Conduct a soil test from the field area that will be planted in the orchard grass. Apply the recommended limestone and fertilizer requirements, as per the results from the agricultural extension service soil test. The amendments should be added prior to any field cultivation. Some legumes may require a six-month lead time in limestone application to receive full benefit from the addition.

Cultivate the field using the appropriate mechanical devices. This may include pulling a multiple disc cultivator to extensive plowing. Cultivation methods may be fully dependent on the soil test results and any invasive weed problems.

Drill or broadcast the orchard grass seed at a rate of 4 lbs. per acre. If using a seed broadcast method, the soil must be bare in order to create a good seed to soil contact. Mix the appropriate legume seed mixture if adding a fall legume crop to the pasture or field.

Attach the field roller to the rear of the tractor. Roll the field thoroughly if the seed broadcast method was applied. The roller will push the seed into the bare soil and improve germination rates.


Things You Will Need

  • Soil test results
  • Agricultural limestone
  • Pasture fertilizer
  • Mechanical cultivation (disc or plow)
  • Seed drill or broadcaster
  • Orchard grass seed ( 4 lbs. per acre)
  • Legume seed (optional)
  • Field roller (optional)


  • Red clover can be mixed into the orchard grass seed at a rate of 7 lbs. per acre.
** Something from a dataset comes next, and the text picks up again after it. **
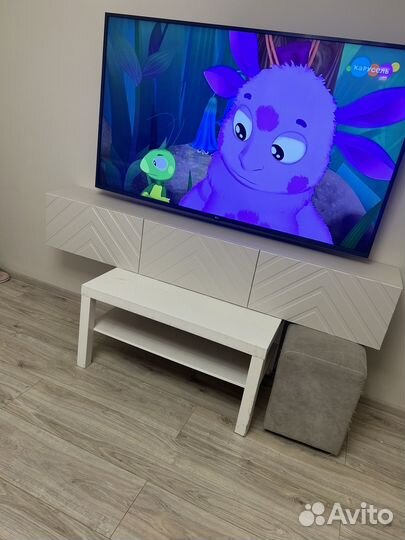 Полка настенная новая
Keep the same ratio of orchard grass at 4 lbs. per acre.
  • Lespedeza may also be added as a legume mix at a rate of 12 lbs. per acre, keeping the orchard grass at the same 4-lb. ratio.
  • Consult your local agricultural extension service for other legume variations that may be conducive for your area and climate.
  • The use of a spike tooth harrow or a brush type drag can be used in place of the field roller. The broadcast seed must be placed well in contact with the bare soil of the pasture for good germination rates to occur.